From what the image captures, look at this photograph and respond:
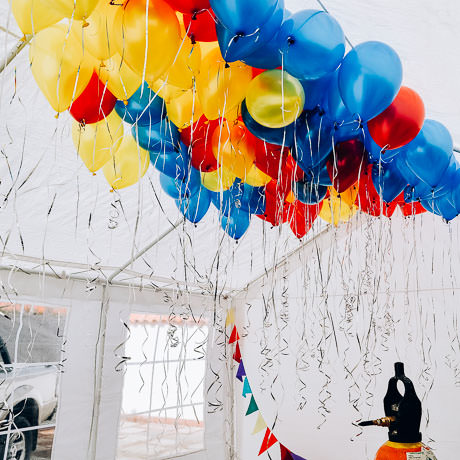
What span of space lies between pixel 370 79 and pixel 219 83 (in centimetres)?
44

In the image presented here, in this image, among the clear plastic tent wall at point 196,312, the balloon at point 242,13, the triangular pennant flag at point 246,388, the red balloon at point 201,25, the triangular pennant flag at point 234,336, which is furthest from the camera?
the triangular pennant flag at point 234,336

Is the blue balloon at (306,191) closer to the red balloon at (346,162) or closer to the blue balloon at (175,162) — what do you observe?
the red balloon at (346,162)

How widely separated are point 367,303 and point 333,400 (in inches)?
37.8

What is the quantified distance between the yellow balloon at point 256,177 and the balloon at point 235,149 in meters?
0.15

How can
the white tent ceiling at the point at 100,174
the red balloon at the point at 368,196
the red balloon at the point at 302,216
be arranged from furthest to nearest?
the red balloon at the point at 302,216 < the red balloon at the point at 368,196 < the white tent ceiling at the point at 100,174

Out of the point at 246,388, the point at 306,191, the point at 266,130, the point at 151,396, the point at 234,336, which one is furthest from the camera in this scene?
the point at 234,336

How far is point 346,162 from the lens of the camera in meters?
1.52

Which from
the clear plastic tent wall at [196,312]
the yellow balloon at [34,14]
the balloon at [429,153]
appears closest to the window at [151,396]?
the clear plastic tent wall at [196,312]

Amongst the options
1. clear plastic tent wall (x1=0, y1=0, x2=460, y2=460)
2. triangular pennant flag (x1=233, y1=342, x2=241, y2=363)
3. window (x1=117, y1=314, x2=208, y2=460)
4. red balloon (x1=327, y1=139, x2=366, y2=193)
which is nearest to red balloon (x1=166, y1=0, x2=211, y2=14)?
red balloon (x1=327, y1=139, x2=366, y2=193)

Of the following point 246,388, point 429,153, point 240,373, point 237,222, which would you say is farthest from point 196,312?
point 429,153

▸ Stated task: Format everything from the start of the items down to the line containing "the red balloon at the point at 302,216 <", both ends included, as a two-column CSV with the header text,answer. Give one row per item, put its text and its answer each in a single quoted field with line breaks replaced by spaces, and leave the pictures out.

▸ The response:
text,answer
"From what the image captures, look at this photograph and respond: What span of space lies between pixel 370 79 and pixel 219 83 (in centimetres)?","44"
"In the image presented here, in this image, among the clear plastic tent wall at point 196,312, the balloon at point 242,13, the triangular pennant flag at point 246,388, the red balloon at point 201,25, the triangular pennant flag at point 234,336, which is furthest from the camera?","the triangular pennant flag at point 234,336"
"Is the blue balloon at (306,191) closer to the red balloon at (346,162) or closer to the blue balloon at (175,162) — what do you observe?","the red balloon at (346,162)"
"How widely separated are point 367,303 and point 333,400 (in inches)?","37.8"
"What is the quantified distance between the yellow balloon at point 256,177 and the balloon at point 235,149 in meters?","0.15"
"How can the white tent ceiling at the point at 100,174 the red balloon at the point at 368,196 the red balloon at the point at 302,216 be arranged from furthest to nearest?","the red balloon at the point at 302,216 < the red balloon at the point at 368,196 < the white tent ceiling at the point at 100,174"